In het interview kwamen de structurele tekortkomingen van een systeem naar voren dat nog steeds de volledige last bij de slachtoffers legt. "Dan vragen we ons af waarom ze niet om hulp vragen. Waarom niet? Als alle instellingen zo aardig voor ze zijn?" grapte Leanza. De realiteit is dat wanneer een vrouw met een blessure in een zorginstelling aankomt, er protocollen zouden moeten zijn die waarschuwen dat deze verwondingen niet consistent zijn met een val in de badkamer. Maar wat ik zie, is dat er vaak alleen maar meldingen worden gedaan. Het lijkt alsof de melding dient als bureaucratische ondersteuning voor de ambtenaar, maar er verder niets mee wordt bereikt.

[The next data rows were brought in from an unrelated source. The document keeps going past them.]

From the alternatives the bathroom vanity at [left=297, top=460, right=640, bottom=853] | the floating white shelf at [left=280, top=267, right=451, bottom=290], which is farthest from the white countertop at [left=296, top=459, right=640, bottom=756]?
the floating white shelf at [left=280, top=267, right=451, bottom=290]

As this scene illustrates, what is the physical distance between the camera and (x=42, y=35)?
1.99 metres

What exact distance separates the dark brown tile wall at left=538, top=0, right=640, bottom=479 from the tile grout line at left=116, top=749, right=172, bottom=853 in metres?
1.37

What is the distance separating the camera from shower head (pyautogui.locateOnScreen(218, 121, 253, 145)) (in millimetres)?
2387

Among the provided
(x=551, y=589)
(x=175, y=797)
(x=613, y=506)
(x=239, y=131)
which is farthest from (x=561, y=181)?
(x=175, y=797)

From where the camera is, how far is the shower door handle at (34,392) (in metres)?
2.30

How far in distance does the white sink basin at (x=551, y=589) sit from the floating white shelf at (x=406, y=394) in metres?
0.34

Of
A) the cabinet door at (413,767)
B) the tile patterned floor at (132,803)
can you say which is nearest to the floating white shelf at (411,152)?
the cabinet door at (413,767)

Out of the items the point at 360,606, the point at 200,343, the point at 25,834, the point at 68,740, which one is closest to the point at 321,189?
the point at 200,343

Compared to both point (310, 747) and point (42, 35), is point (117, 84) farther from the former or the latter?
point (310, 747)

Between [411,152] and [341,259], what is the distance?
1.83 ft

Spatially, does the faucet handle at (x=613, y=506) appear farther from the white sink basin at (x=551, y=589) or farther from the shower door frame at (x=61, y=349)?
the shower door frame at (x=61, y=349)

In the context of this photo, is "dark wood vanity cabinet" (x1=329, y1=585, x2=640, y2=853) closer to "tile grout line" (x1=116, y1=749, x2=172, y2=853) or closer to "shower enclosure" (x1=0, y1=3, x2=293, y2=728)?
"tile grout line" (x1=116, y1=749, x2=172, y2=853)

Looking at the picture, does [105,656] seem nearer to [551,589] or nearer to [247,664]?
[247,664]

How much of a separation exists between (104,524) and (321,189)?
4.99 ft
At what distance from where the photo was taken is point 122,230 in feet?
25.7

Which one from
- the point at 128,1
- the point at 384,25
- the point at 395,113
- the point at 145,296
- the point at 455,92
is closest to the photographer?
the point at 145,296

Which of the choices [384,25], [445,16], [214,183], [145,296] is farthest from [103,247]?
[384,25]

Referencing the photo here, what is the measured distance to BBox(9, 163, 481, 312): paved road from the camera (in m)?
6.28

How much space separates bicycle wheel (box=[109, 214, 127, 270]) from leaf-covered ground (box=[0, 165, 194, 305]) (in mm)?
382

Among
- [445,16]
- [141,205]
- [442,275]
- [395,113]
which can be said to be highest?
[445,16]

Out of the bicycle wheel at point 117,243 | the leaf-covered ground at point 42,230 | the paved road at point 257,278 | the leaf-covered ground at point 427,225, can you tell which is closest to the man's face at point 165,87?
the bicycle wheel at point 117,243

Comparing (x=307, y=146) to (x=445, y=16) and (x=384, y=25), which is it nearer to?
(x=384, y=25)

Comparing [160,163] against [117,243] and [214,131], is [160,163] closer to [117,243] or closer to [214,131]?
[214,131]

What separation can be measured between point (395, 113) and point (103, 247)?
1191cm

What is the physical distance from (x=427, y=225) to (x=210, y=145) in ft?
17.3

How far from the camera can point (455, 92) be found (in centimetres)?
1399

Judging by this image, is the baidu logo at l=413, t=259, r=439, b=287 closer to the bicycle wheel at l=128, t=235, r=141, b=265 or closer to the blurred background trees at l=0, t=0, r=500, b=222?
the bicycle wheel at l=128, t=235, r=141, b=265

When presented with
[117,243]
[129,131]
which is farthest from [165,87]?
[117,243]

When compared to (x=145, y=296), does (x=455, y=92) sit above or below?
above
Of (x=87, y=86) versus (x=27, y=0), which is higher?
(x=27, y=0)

Naast het institutionele niveau verdiepte Leanza zich in de culturele omstandigheden die geweld in stand houden. "We moeten het idee ontkrachten dat een man die zijn partner mishandelt, een goede vader kan zijn. Dat is hij niet. Iedereen die een context van geweld in huis creëert, is geen goed gezinslid en zou geen contact meer met de kinderen moeten hebben", aldus hij.
Dit soort ideeën, zo stelde hij, zijn geworteld in oude vooroordelen: "Omdat hij de kostwinner is, is hij een goede vader. Maar dat is ouderwets. Ik zeg altijd dat de lat om een goede man te zijn sociaal gezien heel laag ligt: gewoon werken is genoeg. Aan de andere kant, om een goede vrouw te zijn, en vooral een goede moeder, ligt de lat heel hoog."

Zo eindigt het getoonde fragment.